Bundle and save: An overlooked factor in the relationship between vocabulary size and listening comprehension

Native speakers of English are able to maximize listening and speaking fluency through heavy use of multiword units and lexical bundles. Through listening instruction that emphasizes these word groups, non-native speakers of English can benefit in the same way, even with a limited vocabulary.
Keywords: adult, college, secondary, listening, vocabulary

Does more vocabulary always equal greater fluency?

Language acquisition presents a host of challenges for the non-native speaker. One of the key challenges in this endeavor is the acquisition of vocabulary. Research has consistently shown that a learner’s vocabulary size is a primary factor in language proficiency. This has been demonstrated so regularly, in fact, that it has become axiomatic that vocabulary size strongly correlates with language proficiency. However, when we examine this claim more closely, we find that it is not necessarily the consistent case across the four primary skills of reading, writing, listening, and speaking. For example, Miralpeix and Muñoz (2018) note, “[Vocabulary] size is more closely connected to writing and reading than to speaking and listening” (p. 16). Li (2019) and Stæhr (2008) come to the same conclusion. For example, in a study involving English language learners in Denmark, Stæhr (2008) found a correlation of 0.83 between vocabulary size and reading scores, but a correlation of only 0.69 between vocabulary and listening scores. Why is it that a factor so strongly associated with proficiency in reading yields such muddled results with proficiency in listening? Miralpeix and Muñoz (2018) and Stæhr (2008) offer the possibility that it might be due to the relative scarcity of research available examining the correlation of vocabulary size and listening comprehension when compared with the abundance of research available examining the correlation of vocabulary size and reading comprehension. Another possibility suggested by these authors is that the form of testing being done by researchers tends to be biased toward the orthographic form of vocabulary rather than the aural form. As Miralpeix and Muñoz (2018) explain, “Interestingly, all these studies on listening comprehension abilities and vocabulary size use tests with written input: that is, students see words in the written form when tested on vocabulary. This may be due to the lack of tools to assess aural lexical recognition” (p. 5). However, the difference is more likely to derive from the very different processes involved with processing reading versus processing listening.

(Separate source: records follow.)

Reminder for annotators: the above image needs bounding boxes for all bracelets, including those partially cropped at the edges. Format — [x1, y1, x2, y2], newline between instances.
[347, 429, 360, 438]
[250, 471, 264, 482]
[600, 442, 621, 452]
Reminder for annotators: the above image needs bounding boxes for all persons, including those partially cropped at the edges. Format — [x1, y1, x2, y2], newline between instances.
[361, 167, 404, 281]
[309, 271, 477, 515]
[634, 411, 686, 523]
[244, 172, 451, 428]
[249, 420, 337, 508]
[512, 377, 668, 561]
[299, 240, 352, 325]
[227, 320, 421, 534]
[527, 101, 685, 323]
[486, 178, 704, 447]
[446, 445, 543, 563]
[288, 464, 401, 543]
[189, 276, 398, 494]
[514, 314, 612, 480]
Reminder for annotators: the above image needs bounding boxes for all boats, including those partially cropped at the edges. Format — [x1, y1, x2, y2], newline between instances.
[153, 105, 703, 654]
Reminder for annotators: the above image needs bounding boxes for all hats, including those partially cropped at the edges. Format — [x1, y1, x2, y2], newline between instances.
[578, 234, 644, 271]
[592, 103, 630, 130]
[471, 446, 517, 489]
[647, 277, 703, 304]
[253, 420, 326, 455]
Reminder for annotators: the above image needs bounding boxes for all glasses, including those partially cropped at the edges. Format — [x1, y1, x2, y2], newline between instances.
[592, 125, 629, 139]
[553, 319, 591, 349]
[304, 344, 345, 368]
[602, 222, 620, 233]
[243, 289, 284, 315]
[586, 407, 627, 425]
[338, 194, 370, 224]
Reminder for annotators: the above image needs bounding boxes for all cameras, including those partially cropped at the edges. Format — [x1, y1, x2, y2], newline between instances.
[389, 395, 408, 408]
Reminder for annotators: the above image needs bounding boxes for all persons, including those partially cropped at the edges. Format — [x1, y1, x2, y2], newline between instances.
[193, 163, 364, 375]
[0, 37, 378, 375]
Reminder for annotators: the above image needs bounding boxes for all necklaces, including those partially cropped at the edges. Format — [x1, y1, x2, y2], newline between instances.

How the brain processes listening vs. reading

According to Stæhr (2008), “the quality of a learner’s listening comprehension is strongly dependent on his ability to cope with the heavy on-line processing demands of understanding spoken input. The learner has to process the incoming stream of speech quickly and automatically” (p. 148). The cognitive demands of real-time processing necessitate that a learner utilize different strategies when listening than they would when reading (Goh, 2000; Li, 2019; Miralpeix & Muñoz, 2018; Vandergrift, 1999). Goh (2000) breaks down the listening task into three stages: perception, parsing, and utilization. As Goh describes,

Perceptual processing is the encoding of the acoustic or written message. In listening, this involves segmenting phonemes from the continuous speech stream… During parsing, words are transformed into a mental representation of the combined meaning of these words… [during utilization] the listener may draw different types of inferences to complete the interpretation and make it more personally meaningful, or use the mental representation to respond to the speaker. (p. 57) 

All of this has to happen during the moment of the listening event. Moreover, in order for the perception and parsing to be successful, “the listener must discriminate between sounds, understand vocabulary and grammatical structures, interpret stress and intonation, retain what was gathered in all of the above, and interpret it within the immediate as well as the larger sociocultural context of the utterance” (Vandergrift, 1999, p. 168). In other words, there is a lot going on, it happens very quickly, and the listener usually only gets one chance to make it happen correctly.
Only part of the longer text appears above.